- _Text segment_:

"""

The New TSMIT 2025-26 Changes:What Employers and Skilled Migrants Must Know

The Australian skilled migration landscape has shifted once again. As of 1 July 2025, the Temporary Skilled Migration Income Threshold (TSMIT) has increased from $73,150 to $76,515—representing a 4.6% increase that has significant implications for employers sponsoring skilled workers and migrants planning their employment-based pathways to Australia.

For employers, this means recalibrating salary budgets and potentially reconsidering which roles remain viable for visa sponsorship. For skilled migrants, it signals evolving opportunities and new strategic considerations around which pathways offer the best cost-benefit analysis. This comprehensive guide walks through everything you need to know about the TSMIT changes, how they affect your sponsorship strategy, and what steps you should take now.

Understanding the TSMIT: The Foundation

The TSMIT is the baseline minimum annual salary that employers must offer when sponsoring foreign skilled workers under most employer-sponsored visa programs. Think of it as a government-mandated floor that protects Australian workers by ensuring overseas employees aren't undercutting local wages.

"""

- _Stored rows_:
"""

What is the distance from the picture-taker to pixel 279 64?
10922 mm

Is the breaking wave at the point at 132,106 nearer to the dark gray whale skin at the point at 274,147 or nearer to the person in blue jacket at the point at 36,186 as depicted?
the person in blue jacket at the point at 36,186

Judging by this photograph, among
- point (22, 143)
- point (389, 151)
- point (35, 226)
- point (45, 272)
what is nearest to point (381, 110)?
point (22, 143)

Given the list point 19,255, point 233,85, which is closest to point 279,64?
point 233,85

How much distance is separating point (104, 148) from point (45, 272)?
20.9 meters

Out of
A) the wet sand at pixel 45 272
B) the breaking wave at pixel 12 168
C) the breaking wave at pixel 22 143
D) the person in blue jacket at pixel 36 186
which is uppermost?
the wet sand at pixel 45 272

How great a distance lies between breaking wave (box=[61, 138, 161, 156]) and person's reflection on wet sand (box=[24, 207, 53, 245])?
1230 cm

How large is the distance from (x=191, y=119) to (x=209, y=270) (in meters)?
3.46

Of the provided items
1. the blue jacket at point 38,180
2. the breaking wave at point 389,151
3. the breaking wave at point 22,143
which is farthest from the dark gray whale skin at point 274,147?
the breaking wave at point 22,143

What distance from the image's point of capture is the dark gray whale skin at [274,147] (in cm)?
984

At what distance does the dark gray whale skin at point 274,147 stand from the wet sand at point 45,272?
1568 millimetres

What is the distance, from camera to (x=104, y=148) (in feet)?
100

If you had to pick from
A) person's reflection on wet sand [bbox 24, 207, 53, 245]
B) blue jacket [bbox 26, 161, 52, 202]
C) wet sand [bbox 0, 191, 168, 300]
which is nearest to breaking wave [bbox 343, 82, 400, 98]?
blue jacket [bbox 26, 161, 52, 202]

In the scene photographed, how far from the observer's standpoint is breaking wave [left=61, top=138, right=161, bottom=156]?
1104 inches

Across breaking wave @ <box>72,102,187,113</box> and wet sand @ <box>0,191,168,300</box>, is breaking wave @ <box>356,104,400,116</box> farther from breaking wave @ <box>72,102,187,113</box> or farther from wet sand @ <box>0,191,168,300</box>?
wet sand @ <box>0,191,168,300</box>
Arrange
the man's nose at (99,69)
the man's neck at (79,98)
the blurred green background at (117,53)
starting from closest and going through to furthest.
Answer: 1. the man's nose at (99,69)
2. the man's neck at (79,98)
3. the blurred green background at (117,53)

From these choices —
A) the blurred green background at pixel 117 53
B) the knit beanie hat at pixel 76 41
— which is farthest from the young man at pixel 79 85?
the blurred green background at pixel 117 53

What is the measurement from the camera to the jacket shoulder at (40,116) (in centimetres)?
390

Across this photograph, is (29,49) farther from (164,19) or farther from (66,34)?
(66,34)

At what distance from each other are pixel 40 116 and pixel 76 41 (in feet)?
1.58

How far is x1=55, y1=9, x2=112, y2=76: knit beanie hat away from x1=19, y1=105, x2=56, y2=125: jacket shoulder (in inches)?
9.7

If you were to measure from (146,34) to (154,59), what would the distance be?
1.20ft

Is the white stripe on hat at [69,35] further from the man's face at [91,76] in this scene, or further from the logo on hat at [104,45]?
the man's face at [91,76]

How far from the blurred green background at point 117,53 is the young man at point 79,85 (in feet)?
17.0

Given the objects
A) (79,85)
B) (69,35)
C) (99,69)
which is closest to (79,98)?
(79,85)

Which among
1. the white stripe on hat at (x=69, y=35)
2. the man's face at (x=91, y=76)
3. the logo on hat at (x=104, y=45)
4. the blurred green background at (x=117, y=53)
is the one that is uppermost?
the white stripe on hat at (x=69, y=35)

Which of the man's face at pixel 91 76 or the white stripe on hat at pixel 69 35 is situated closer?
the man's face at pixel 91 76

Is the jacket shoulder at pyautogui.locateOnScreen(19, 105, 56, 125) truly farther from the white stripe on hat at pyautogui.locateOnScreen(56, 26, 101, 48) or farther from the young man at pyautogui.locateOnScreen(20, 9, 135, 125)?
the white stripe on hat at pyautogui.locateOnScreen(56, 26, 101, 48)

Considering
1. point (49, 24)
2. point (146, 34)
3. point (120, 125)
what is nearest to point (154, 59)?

"""

- _What is asked_:
• A. For each statement below, say whether it agrees with the text on the TSMIT changes, answering yes or no and quoting the deciding words of that text: (i) the TSMIT rose from $73,150 to $76,515; (ii) the rise amounts to a 5.6% increase; (iii) the TSMIT is the maximum annual salary an employer may offer a sponsored worker.
• B. Return the passage of the text on the TSMIT changes that begins at the words "Understanding the TSMIT: The" and stops after "undercutting local wages.".
The lines shown above are material separate from the text on the TSMIT changes.

- _Task solutions_:
• A.
(i) Yes: "has increased from $73,150 to $76,515"
(ii) No: "representing a 4.6% increase"
(iii) No: "the baseline minimum annual salary that employers must offer"

• B.
Understanding the TSMIT: The Foundation

The TSMIT is the baseline minimum annual salary that employers must offer when sponsoring foreign skilled workers under most employer-sponsored visa programs. Think of it as a government-mandated floor that protects Australian workers by ensuring overseas employees aren't undercutting local wages.